29/11/2006
- De autoria do deputado Mendes Thame, presidente
da CPI contra a Biopirataria, PL nº 4.961/05
amplia o escopo de patentes sobre moléculas
e substâncias naturais isoladas, inclusive
de origem humana, distorcendo o sistema de
propriedade intelectual e “loteando” o patrimônio
genético brasileiro em favor de corporações
privadas
Tramita atualmente na Câmara
dos Deputados uma iniciativa legislativa especialmente
perigosa para a pesquisa científica
e a soberania sobre a biodiversidade brasileira:
o Projeto de Lei n º 4.961/05, de autoria
do deputado Mendes Thame (PSDB-SP), que altera
a Lei de Propriedade Industrial – LPI (Lei
n º 9.279/96) para permitir o patenteamento
de substâncias ou materiais extraídos,
obtidos ou isolados de seres vivos.
O projeto, que atualmente
se encontra na Comissão de Meio Ambiente
e Desenvolvimento Sustentável recebeu
inicialmente parecer desfavorável do
relator, deputado Jorge Pinheiro (PL-DF).

+ + + + +

A fazer:
- A) Transcreva do texto sobre o projeto de lei tudo o que vai de "O projeto, que" até "Jorge Pinheiro (PL-DF).".
- B) Por favor, traduza para o inglês esta frase do texto sobre o projeto de lei: "O projeto, que atualmente se encontra na Comissão de Meio Ambiente e Desenvolvimento Sustentável recebeu inicialmente parecer desfavorável do relator, deputado Jorge Pinheiro (PL-DF)."

+ + + + +

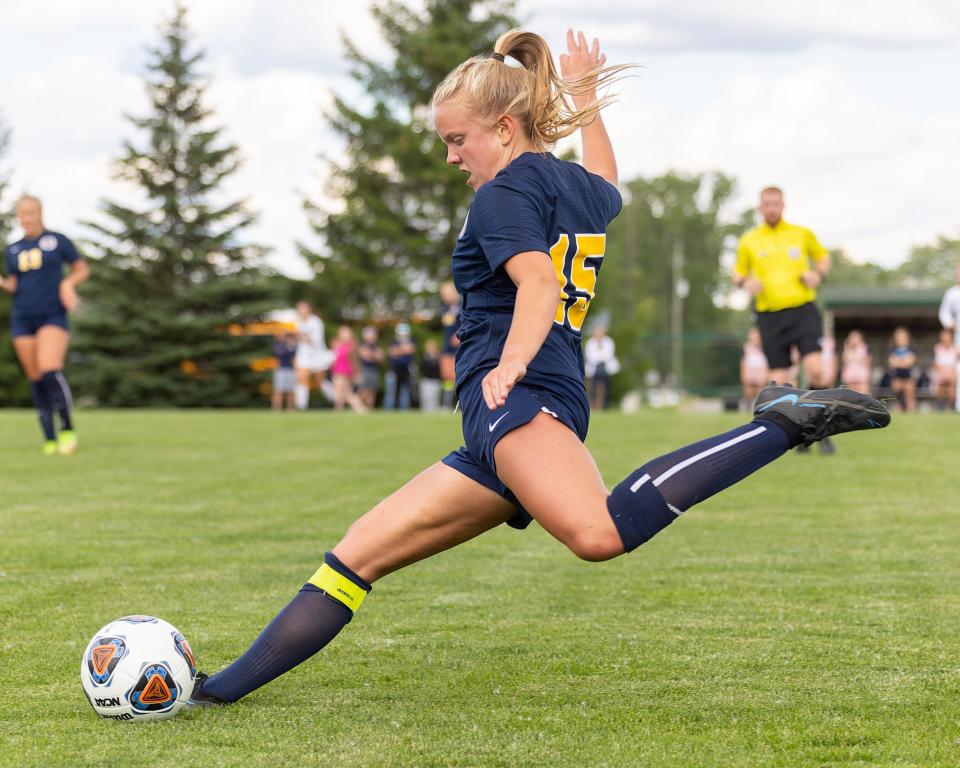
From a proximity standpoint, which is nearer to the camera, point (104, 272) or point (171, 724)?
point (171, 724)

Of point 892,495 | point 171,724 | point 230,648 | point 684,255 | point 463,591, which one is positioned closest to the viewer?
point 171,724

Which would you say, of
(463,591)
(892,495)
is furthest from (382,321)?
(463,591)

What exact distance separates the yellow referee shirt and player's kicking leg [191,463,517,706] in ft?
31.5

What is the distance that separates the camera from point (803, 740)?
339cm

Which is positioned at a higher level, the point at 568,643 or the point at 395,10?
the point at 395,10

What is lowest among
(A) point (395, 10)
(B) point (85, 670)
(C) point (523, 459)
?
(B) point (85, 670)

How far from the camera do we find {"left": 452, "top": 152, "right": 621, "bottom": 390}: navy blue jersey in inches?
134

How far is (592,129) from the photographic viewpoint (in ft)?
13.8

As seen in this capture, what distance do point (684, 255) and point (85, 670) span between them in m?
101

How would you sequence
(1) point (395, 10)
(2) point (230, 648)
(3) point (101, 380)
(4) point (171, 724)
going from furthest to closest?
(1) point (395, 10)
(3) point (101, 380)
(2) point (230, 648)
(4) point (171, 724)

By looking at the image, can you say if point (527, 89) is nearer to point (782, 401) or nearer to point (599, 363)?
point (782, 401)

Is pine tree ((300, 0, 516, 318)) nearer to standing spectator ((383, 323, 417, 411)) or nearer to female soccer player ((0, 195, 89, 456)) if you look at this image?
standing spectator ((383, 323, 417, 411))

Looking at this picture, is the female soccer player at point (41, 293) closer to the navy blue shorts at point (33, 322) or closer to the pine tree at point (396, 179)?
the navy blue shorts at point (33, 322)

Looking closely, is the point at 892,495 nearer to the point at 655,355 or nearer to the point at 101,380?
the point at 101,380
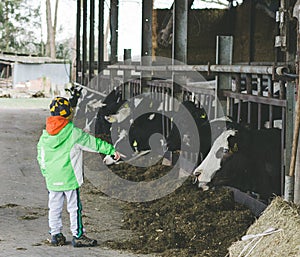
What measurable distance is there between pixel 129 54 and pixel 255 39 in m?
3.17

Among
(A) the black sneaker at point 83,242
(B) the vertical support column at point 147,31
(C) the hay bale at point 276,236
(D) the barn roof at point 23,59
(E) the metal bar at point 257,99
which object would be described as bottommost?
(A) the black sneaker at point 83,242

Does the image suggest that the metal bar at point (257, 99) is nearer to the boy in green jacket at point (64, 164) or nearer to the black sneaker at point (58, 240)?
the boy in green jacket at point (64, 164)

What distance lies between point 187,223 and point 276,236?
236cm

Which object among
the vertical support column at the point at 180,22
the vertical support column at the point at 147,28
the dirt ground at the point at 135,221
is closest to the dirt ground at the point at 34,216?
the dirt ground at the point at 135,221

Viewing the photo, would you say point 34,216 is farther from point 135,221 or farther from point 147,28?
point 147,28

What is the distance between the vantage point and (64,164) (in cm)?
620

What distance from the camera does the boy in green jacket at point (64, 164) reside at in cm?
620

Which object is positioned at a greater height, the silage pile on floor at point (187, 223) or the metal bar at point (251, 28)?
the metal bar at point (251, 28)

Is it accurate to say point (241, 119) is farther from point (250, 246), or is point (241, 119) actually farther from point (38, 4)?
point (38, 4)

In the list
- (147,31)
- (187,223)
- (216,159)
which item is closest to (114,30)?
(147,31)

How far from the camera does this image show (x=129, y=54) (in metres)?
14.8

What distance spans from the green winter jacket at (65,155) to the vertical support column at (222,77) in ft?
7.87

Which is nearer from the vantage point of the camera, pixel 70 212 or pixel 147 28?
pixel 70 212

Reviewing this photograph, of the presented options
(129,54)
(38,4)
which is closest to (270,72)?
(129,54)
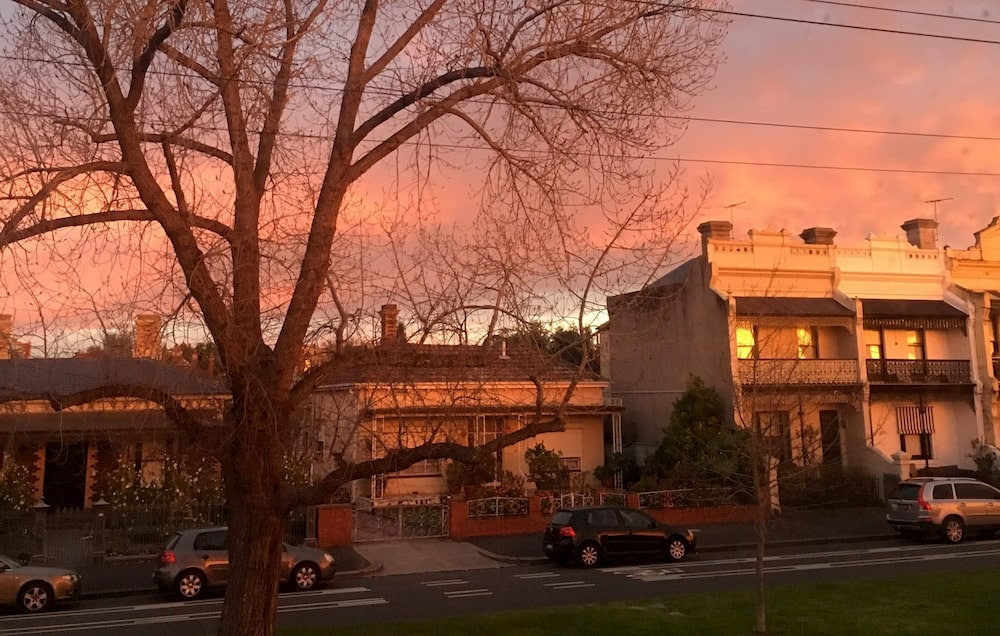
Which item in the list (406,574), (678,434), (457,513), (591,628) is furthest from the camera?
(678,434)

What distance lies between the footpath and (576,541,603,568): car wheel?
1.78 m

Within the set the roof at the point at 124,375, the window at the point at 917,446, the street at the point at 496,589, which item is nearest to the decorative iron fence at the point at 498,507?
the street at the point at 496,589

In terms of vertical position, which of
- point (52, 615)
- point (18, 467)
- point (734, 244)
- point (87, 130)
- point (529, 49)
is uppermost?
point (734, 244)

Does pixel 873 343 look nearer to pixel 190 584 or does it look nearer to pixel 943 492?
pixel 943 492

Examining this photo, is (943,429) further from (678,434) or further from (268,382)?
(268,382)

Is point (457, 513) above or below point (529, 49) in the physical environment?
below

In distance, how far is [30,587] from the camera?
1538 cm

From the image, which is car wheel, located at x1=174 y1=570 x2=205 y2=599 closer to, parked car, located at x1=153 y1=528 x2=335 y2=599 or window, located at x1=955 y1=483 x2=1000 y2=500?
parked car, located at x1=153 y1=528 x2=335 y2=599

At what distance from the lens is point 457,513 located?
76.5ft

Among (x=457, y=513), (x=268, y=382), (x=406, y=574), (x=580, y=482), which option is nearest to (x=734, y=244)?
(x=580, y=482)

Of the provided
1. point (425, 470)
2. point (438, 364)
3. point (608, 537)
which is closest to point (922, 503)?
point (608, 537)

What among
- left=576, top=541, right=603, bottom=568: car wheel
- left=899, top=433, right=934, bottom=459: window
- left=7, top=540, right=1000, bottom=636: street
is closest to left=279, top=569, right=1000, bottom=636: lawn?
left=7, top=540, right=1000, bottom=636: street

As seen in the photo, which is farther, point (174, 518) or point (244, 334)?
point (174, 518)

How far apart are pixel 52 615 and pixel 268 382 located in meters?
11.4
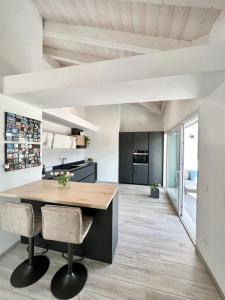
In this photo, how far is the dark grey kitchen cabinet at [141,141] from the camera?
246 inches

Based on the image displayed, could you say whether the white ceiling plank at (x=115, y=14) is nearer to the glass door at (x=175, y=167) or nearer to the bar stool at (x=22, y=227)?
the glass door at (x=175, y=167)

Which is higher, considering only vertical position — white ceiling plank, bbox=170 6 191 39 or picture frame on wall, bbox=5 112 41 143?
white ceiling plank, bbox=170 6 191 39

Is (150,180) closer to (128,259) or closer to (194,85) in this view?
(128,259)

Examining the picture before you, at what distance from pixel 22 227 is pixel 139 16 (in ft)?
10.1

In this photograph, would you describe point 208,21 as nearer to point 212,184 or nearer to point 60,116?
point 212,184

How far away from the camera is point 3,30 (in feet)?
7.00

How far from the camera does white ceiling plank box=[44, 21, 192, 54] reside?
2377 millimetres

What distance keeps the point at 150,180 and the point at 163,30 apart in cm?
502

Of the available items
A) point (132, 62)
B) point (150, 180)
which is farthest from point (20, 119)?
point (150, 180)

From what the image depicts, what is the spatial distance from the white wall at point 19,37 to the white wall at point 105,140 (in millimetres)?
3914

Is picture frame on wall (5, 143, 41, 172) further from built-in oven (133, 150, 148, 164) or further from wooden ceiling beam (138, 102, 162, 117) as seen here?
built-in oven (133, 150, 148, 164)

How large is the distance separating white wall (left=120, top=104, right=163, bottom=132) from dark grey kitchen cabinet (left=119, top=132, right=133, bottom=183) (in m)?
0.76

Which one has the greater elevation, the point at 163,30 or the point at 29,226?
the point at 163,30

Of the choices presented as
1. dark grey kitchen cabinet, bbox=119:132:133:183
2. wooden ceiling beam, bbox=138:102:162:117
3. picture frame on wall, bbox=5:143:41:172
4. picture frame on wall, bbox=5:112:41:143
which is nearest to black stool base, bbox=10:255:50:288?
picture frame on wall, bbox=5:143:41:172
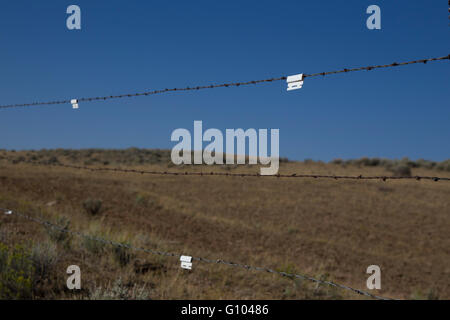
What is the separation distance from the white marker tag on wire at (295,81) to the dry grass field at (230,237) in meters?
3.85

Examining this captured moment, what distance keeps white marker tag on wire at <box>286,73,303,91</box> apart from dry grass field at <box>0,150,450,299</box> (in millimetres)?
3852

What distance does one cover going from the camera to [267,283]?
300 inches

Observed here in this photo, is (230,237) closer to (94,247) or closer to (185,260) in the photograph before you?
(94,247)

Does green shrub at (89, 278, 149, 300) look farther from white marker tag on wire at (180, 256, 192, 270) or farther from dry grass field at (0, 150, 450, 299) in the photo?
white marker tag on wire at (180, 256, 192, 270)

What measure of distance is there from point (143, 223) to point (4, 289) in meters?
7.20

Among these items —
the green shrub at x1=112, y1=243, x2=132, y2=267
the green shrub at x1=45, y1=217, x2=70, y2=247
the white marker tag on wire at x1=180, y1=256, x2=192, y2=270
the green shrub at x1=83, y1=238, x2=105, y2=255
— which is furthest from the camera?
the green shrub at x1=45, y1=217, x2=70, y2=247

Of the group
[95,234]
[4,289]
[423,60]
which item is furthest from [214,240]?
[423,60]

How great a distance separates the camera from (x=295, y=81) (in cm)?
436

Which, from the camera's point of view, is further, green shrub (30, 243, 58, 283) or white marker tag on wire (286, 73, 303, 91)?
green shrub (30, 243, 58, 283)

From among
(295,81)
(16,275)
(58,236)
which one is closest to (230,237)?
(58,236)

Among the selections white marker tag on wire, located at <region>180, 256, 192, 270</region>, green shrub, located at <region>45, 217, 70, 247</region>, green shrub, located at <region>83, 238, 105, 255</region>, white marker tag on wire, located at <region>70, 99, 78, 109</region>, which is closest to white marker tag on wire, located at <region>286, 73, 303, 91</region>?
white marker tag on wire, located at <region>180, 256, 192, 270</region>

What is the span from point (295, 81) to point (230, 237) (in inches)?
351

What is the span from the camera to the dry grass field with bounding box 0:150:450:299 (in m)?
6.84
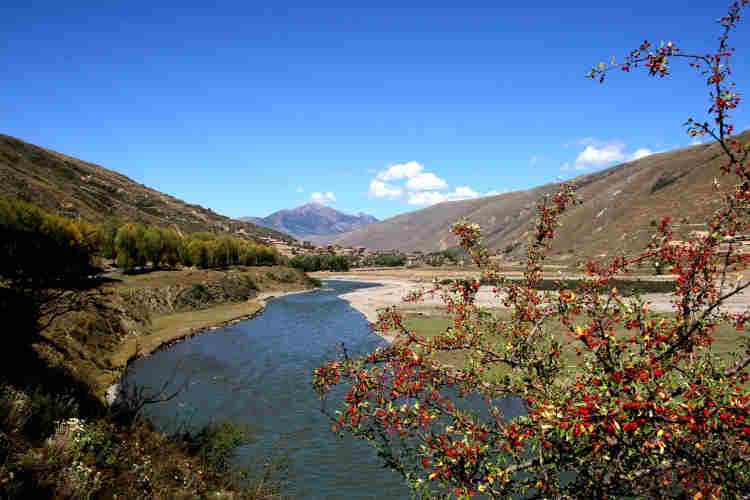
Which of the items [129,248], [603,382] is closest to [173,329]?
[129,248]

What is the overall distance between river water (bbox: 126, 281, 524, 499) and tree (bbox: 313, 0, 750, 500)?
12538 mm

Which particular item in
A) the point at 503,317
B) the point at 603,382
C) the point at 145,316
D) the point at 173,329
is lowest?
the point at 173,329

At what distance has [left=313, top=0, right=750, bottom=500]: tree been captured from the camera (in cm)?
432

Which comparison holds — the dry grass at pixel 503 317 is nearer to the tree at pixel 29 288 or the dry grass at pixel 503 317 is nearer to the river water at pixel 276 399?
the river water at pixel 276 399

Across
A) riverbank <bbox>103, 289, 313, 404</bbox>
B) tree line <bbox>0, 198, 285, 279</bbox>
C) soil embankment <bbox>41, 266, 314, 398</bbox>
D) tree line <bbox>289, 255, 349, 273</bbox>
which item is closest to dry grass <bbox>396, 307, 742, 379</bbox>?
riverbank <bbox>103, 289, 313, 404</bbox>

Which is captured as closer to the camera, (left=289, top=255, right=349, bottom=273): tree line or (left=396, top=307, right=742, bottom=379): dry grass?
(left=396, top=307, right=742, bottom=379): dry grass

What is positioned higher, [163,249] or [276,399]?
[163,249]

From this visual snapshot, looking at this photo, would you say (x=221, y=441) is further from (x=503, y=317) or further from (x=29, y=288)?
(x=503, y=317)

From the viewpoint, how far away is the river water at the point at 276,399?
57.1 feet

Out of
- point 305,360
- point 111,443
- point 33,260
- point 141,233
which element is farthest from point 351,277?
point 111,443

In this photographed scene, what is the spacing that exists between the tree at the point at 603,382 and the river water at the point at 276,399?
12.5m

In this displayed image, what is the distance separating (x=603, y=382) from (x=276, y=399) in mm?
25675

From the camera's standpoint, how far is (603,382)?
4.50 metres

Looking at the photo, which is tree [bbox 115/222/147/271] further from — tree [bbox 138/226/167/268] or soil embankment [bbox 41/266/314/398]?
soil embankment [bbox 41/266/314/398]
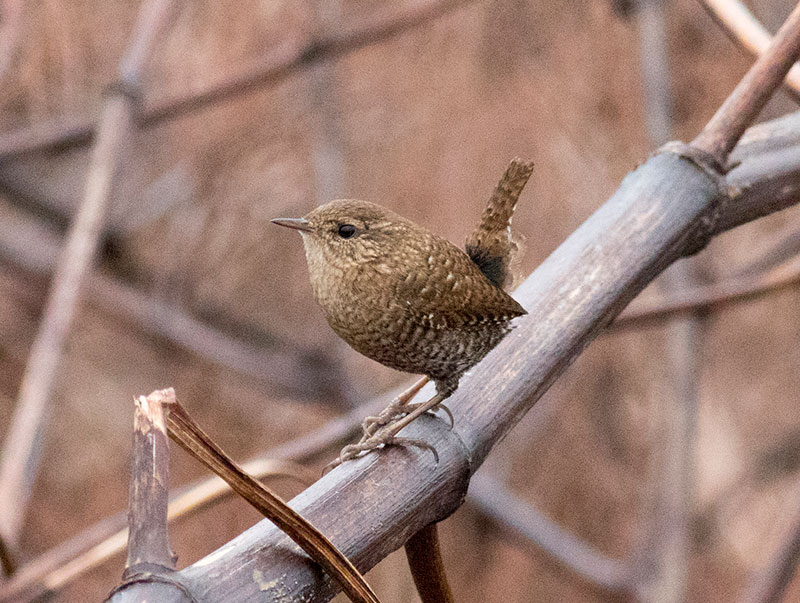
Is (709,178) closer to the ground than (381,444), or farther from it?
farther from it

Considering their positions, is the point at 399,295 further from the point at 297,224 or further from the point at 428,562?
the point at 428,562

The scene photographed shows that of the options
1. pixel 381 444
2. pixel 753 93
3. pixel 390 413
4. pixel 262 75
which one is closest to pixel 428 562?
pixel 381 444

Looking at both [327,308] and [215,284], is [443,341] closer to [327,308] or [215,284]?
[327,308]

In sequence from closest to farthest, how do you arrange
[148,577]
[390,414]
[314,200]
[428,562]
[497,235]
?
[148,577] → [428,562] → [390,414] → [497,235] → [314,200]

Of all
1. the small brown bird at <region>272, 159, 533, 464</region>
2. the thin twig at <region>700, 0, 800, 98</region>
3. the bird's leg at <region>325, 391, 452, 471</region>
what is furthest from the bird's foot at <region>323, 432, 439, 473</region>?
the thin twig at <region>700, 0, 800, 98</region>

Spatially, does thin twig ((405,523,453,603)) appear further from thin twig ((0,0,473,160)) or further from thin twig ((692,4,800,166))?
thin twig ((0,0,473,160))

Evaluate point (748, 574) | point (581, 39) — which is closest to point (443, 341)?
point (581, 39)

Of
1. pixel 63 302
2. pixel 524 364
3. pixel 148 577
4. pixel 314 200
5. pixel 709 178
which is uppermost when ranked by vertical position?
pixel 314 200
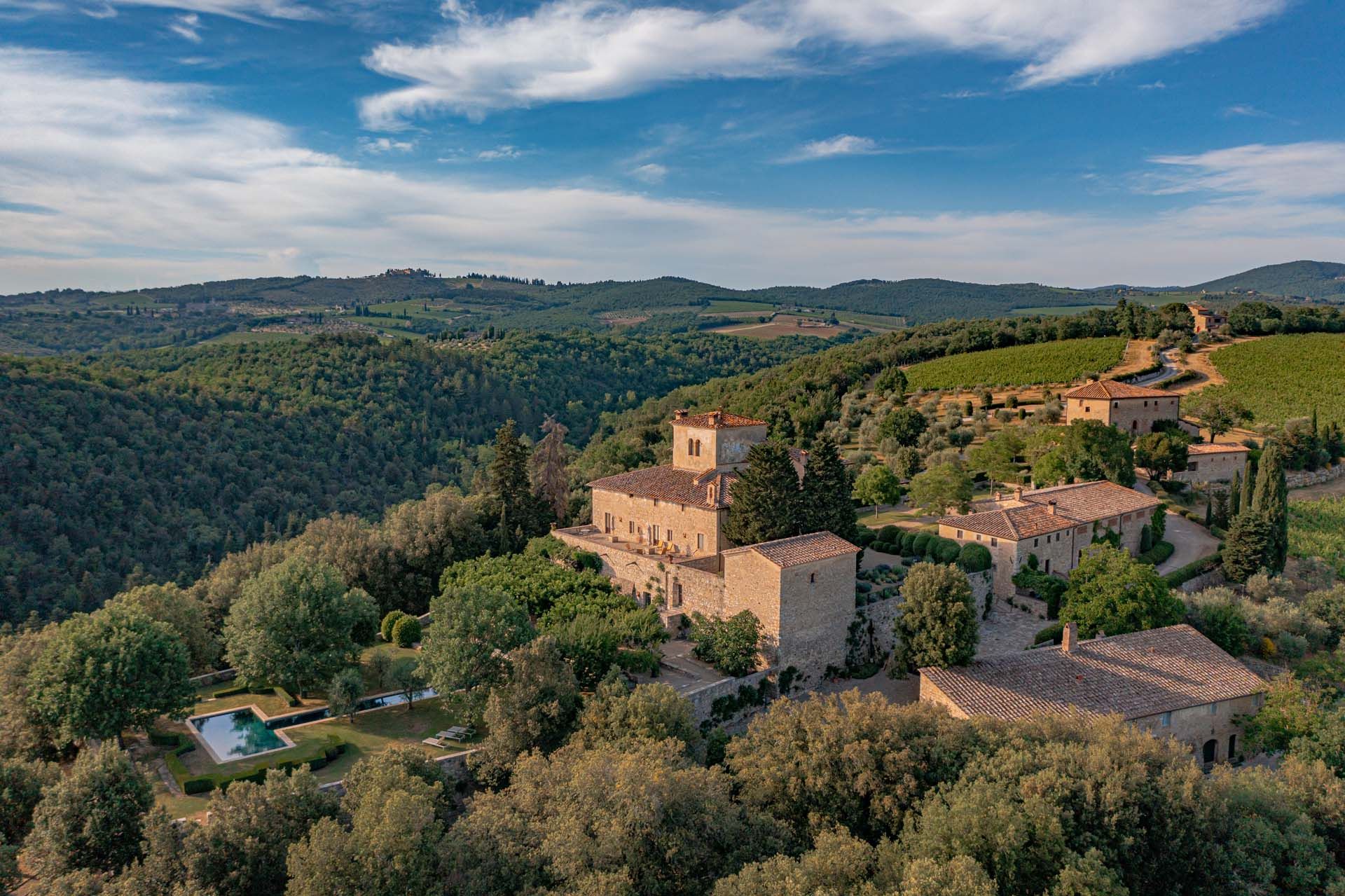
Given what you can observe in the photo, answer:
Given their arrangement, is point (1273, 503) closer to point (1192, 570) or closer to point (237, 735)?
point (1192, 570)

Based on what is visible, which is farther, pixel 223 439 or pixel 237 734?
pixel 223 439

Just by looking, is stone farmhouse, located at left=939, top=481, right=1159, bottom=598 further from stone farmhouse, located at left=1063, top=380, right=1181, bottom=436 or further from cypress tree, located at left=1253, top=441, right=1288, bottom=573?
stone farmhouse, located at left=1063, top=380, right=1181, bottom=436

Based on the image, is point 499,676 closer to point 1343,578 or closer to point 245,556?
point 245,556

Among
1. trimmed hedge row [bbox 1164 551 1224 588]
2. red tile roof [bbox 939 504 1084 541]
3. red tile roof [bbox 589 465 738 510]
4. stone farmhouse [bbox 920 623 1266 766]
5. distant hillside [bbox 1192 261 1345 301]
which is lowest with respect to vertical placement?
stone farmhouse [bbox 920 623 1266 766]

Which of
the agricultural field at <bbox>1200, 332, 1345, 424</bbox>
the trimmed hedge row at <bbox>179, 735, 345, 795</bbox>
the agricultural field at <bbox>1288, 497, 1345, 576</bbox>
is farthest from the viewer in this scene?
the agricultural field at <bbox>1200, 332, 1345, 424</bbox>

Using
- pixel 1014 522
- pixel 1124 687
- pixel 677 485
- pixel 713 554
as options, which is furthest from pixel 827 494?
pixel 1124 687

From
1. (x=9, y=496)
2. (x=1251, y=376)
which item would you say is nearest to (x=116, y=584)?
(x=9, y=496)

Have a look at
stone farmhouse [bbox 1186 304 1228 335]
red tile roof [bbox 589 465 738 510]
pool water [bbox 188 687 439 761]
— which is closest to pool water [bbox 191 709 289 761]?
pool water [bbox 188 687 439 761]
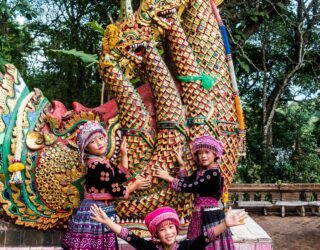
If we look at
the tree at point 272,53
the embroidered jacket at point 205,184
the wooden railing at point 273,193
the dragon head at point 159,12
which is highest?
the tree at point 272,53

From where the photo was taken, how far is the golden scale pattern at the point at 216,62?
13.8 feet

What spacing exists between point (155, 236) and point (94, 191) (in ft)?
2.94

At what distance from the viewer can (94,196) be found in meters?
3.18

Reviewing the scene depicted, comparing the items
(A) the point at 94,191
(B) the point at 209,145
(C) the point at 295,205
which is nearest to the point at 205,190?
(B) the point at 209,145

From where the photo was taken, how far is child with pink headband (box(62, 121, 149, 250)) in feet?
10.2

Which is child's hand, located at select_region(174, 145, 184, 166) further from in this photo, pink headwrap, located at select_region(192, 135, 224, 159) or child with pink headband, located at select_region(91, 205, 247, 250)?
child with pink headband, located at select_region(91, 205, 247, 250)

+ + + + +

Respostas por item:
- A)
O projeto, que atualmente
se encontra na Comissão de Meio Ambiente
e Desenvolvimento Sustentável recebeu
inicialmente parecer desfavorável do
relator, deputado Jorge Pinheiro (PL-DF).

- B) The bill, which is currently before the Committee on Environment and Sustainable Development, initially received an unfavorable opinion from the rapporteur, Representative Jorge Pinheiro (PL-DF).